O termo “porquinhos”, empregado pela autora ao se referir ao...
INSTRUÇÃO: A questão refere-se ao Texto 1, a seguir. Leia-o com atenção, antes de
respondê-la.
TEXTO 1
Os porquinhos vão à praia
Era lixo só. No domingo de Natal, ninguém se atrevia a ir à praia em Ipanema e Leblon, os bairros da elite carioca. É o metro quadrado mais caro do Rio de Janeiro, porém o que sobra em dinheiro falta em educação. Todo mundo culpou a Companhia Municipal de Limpeza Urbana (Comlurb). Que direito tem a prefeitura de expor nossa falta de respeito com o espaço público?
É verdade que houve uma falha operacional. Os garis do sábado à noite teriam que dar mais duro para compensar a redução da equipe da Comlurb no domingo. A praia mais sofisticada da cidade, que vai do canto do Arpoador até o fim do Leblon, amanheceu com 25 toneladas de lixo espalhadas, um espetáculo nojento. Cocos são o maior detrito: 20 mil por dia. Mas tem muita embalagem de biscoito e de sorvete. As criancinhas imitam os pais que deixam nas areias latas de cerveja, copos de mate, garrafinhas de água, espetos de queijo coalho, canudos de plástico. É o porco pai, a porca mãe e a prole de porquinhos.
Adorei o atraso da Comlurb por seu papel didático. Quem andou no calçadão dominical e olhou aquela imundície pode ter pensado, caso tenha consciência: e se cada um cuidasse de seu próprio lixo como pessoas civilizadas? O Rio está cheio de farofeiro. De fora e de dentro. De todas as classes sociais. Gente que ainda não aprendeu que pode carregar seu próprio saquinho de lixo na praia. A areia que sujamos hoje será ocupada amanhã por nós mesmos, nossas crianças ou os bebês dos outros.
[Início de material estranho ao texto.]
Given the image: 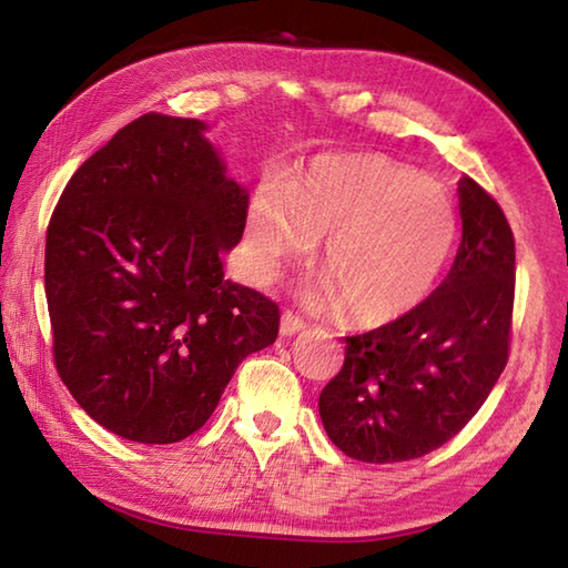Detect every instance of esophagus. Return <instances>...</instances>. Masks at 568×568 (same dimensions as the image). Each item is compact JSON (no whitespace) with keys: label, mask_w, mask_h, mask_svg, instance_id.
I'll return each instance as SVG.
<instances>
[{"label":"esophagus","mask_w":568,"mask_h":568,"mask_svg":"<svg viewBox=\"0 0 568 568\" xmlns=\"http://www.w3.org/2000/svg\"><path fill=\"white\" fill-rule=\"evenodd\" d=\"M305 328V321L301 318V315L293 313V311H285L283 318H281V333L283 335H295L301 333Z\"/></svg>","instance_id":"34e87169"}]
</instances>
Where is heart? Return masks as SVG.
Instances as JSON below:
<instances>
[{
	"instance_id": "heart-1",
	"label": "heart",
	"mask_w": 568,
	"mask_h": 568,
	"mask_svg": "<svg viewBox=\"0 0 568 568\" xmlns=\"http://www.w3.org/2000/svg\"><path fill=\"white\" fill-rule=\"evenodd\" d=\"M321 237L325 295L353 323L386 325L434 295L458 243V213L440 182L378 155H323L285 187H257L247 245L263 275Z\"/></svg>"
}]
</instances>
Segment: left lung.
<instances>
[{
    "label": "left lung",
    "instance_id": "left-lung-1",
    "mask_svg": "<svg viewBox=\"0 0 568 568\" xmlns=\"http://www.w3.org/2000/svg\"><path fill=\"white\" fill-rule=\"evenodd\" d=\"M464 237L446 281L418 311L345 338L323 388L325 434L363 464L420 458L454 438L501 378L511 343L516 247L501 205L458 182Z\"/></svg>",
    "mask_w": 568,
    "mask_h": 568
}]
</instances>
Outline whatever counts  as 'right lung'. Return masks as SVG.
Listing matches in <instances>:
<instances>
[{"mask_svg": "<svg viewBox=\"0 0 568 568\" xmlns=\"http://www.w3.org/2000/svg\"><path fill=\"white\" fill-rule=\"evenodd\" d=\"M205 130L160 112L124 124L67 182L47 227L57 373L92 420L138 444L203 428L281 325L271 297L223 273L247 190Z\"/></svg>", "mask_w": 568, "mask_h": 568, "instance_id": "1", "label": "right lung"}]
</instances>
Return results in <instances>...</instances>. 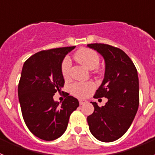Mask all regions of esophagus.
<instances>
[{
  "mask_svg": "<svg viewBox=\"0 0 155 155\" xmlns=\"http://www.w3.org/2000/svg\"><path fill=\"white\" fill-rule=\"evenodd\" d=\"M79 103H80V105H83V104L87 103V101L84 99H79Z\"/></svg>",
  "mask_w": 155,
  "mask_h": 155,
  "instance_id": "obj_1",
  "label": "esophagus"
}]
</instances>
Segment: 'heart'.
I'll list each match as a JSON object with an SVG mask.
<instances>
[{"instance_id": "1", "label": "heart", "mask_w": 155, "mask_h": 155, "mask_svg": "<svg viewBox=\"0 0 155 155\" xmlns=\"http://www.w3.org/2000/svg\"><path fill=\"white\" fill-rule=\"evenodd\" d=\"M75 58L79 63L90 70L96 68L100 62L99 56L91 49H82L75 53ZM71 71V61L66 57L61 64V73L65 79L70 78ZM94 88L92 82H75L71 87L72 94L77 97L84 98Z\"/></svg>"}]
</instances>
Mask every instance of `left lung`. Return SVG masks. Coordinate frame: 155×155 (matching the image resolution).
Wrapping results in <instances>:
<instances>
[{
  "mask_svg": "<svg viewBox=\"0 0 155 155\" xmlns=\"http://www.w3.org/2000/svg\"><path fill=\"white\" fill-rule=\"evenodd\" d=\"M87 46L102 54L105 62V78L93 97L108 98V102L101 107L92 102L94 109L87 116V124L96 139L113 142L127 132L137 112V71L131 59L120 48L104 43Z\"/></svg>",
  "mask_w": 155,
  "mask_h": 155,
  "instance_id": "obj_1",
  "label": "left lung"
}]
</instances>
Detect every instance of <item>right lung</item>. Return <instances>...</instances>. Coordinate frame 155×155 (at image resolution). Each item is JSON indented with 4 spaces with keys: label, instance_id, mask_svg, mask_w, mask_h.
<instances>
[{
    "label": "right lung",
    "instance_id": "add662e5",
    "mask_svg": "<svg viewBox=\"0 0 155 155\" xmlns=\"http://www.w3.org/2000/svg\"><path fill=\"white\" fill-rule=\"evenodd\" d=\"M74 48L42 50L31 56L23 65L18 89L23 120L35 136L44 140L62 136L70 116L79 106L78 100L69 94L62 105L53 98L64 85L63 60Z\"/></svg>",
    "mask_w": 155,
    "mask_h": 155
}]
</instances>
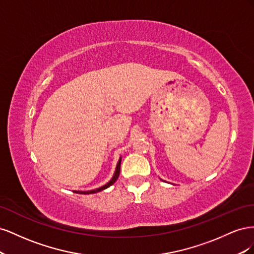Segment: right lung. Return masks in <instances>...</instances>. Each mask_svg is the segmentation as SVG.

Falo do Rio, mas o alerta serve para o Brasil inteiro neste verão. Temos um litoral paradisíaco. Por que maltratar as praias? [...]
Menos lixo no espaço público significa economia para o contribuinte e trabalho menos penoso para os garis. A multa no Rio, hoje, para quem joga lixo na rua é de R$ 146, mas jamais alguém foi multado. Os guardas municipais raramente abordam os sujismundos e preferem tentar educar, explicar que não é legal. [...]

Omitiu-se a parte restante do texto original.